PrimeF
(Fabrizio Primerano)
July 17, 2020, 11:25am
1
Hi all,
when trying to use the native amp functionalities I run in the following error:
RuntimeError: Input type (torch.cuda.DoubleTensor) and weight type (torch.cuda.HalfTensor) should be the same
I use the @autocast()
decorator and the GradScaler
class.
PyTorch version is: 1.7.0.dev20200716
Thanks in advance for any hints or help!
1 Like
Could you post a code snippet to reproduce this issue, please?
PrimeF
(Fabrizio Primerano)
July 17, 2020, 11:35am
3
Thanks for the crazy fast reply
Sure, here is a gist with some code (sorry for the many lines):
dataset.py
# Python standard libraries
import os
import glob
# Installed libraries
import numpy as np
from PIL import Image, ImageCms
import torch
from torch.utils.data import DataLoader
from torch.utils.data.dataset import Dataset
This file has been truncated. show original
model.py
# Installed libraries
import torch
import torch.nn as nn
from torch.cuda.amp import autocast
# Custom libraries
from utils import resolve_class
class Model(nn.Module):
This file has been truncated. show original
train.py
def train(data_loader_, model_, optimizer, optim_params, loss_fn, epochs, checkpoint_freq, model_dir_, checkpoint=None):
"""
Trains the model
:param data_loader_: DataLoader to retrieve the training data
:param model_: Model to train
:param optimizer: Optimizer
:param loss_fn: Loss function
:param lr: Learning rate
:param epochs: Number of epochs to train
This file has been truncated. show original
I can post the entire code if you want, I just thought it might be too much code.
Thanks for the code!
Could you post the complete config and upload the kwargs
used in the model?
Also, I assume you are using [batch_size, 3, 224, 224]
shaped inputs?
PrimeF
(Fabrizio Primerano)
July 17, 2020, 11:45am
5
Sure, I updated the gist to include the configs.
The kwargs
are listed in the config and are sorted in the same way they are used in the model.

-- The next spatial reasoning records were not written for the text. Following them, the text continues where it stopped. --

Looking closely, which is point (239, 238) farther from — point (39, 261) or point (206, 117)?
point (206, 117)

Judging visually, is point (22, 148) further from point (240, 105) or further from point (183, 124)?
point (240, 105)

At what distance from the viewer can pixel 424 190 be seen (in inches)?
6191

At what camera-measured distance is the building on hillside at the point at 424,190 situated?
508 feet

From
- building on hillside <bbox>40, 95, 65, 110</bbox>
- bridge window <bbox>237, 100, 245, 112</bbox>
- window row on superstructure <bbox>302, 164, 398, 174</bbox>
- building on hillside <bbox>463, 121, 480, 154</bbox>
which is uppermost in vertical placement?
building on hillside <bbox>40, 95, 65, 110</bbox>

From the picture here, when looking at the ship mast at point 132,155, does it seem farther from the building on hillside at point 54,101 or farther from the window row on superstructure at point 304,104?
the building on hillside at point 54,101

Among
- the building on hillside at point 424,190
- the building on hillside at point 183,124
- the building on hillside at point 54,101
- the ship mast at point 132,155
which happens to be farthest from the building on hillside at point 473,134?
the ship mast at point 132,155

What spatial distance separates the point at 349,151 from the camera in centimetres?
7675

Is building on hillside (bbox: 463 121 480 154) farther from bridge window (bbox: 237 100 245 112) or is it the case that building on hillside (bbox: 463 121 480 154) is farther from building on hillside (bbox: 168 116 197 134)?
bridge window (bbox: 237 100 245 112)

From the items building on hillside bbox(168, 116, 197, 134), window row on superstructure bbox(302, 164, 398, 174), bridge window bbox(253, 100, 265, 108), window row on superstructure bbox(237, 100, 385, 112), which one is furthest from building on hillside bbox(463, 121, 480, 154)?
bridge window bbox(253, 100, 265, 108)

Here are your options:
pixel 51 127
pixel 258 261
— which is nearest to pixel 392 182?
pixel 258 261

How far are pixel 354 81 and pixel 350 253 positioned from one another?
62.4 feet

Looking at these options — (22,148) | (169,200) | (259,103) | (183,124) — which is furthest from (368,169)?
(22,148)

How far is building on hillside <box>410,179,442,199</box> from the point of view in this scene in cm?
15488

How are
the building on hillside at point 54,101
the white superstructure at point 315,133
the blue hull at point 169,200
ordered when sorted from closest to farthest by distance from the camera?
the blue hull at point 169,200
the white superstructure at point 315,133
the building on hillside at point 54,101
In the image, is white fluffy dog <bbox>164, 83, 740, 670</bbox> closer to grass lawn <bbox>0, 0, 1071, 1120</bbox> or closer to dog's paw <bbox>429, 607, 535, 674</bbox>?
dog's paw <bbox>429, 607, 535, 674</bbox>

Exactly that is my input’s shape.
Thanks!
Based on the code it seems that you might be creating numpy arrays for your input data, which uses float64 by default as the dtype
, before transforming them to tensors.
Could you transform the input tensors for float32 via tensor = tensor.float()
before passing them to the model and rerun the code?
PrimeF
(Fabrizio Primerano)
July 17, 2020, 12:18pm
7
Alright, made the changes you suggest, I don’t know if I’m a step forward or still at the same point
Now I get this error:
Traceback (most recent call last):
File "train.py", line 342, in <module>
model = train(data_loader,
File "train.py", line 172, in train
scaler.scale(loss).backward()
File "/sapmnt/home/D067751/.local/share/virtualenvs/project-VOVyZKpb/lib/python3.8/site-packages/torch/tensor.py", line 185, in backward
torch.autograd.backward(self, gradient, retain_graph, create_graph)
File "/sapmnt/home/D067751/.local/share/virtualenvs/project-VOVyZKpb/lib/python3.8/site-packages/torch/autograd/__init__.py", line 125, in backward
Variable._execution_engine.run_backward(
RuntimeError: Found dtype Float but expected Half
Exception raised from compute_types at /pytorch/aten/src/ATen/native/TensorIterator.cpp:183 (most recent call first):
frame #0: c10::Error::Error(c10::SourceLocation, std::string) + 0x42 (0x7f212400e1e2 in /sapmnt/home/D067751/.local/share/virtualenvs/project-VOVyZKpb/lib/pyt
hon3.8/site-packages/torch/lib/libc10.so)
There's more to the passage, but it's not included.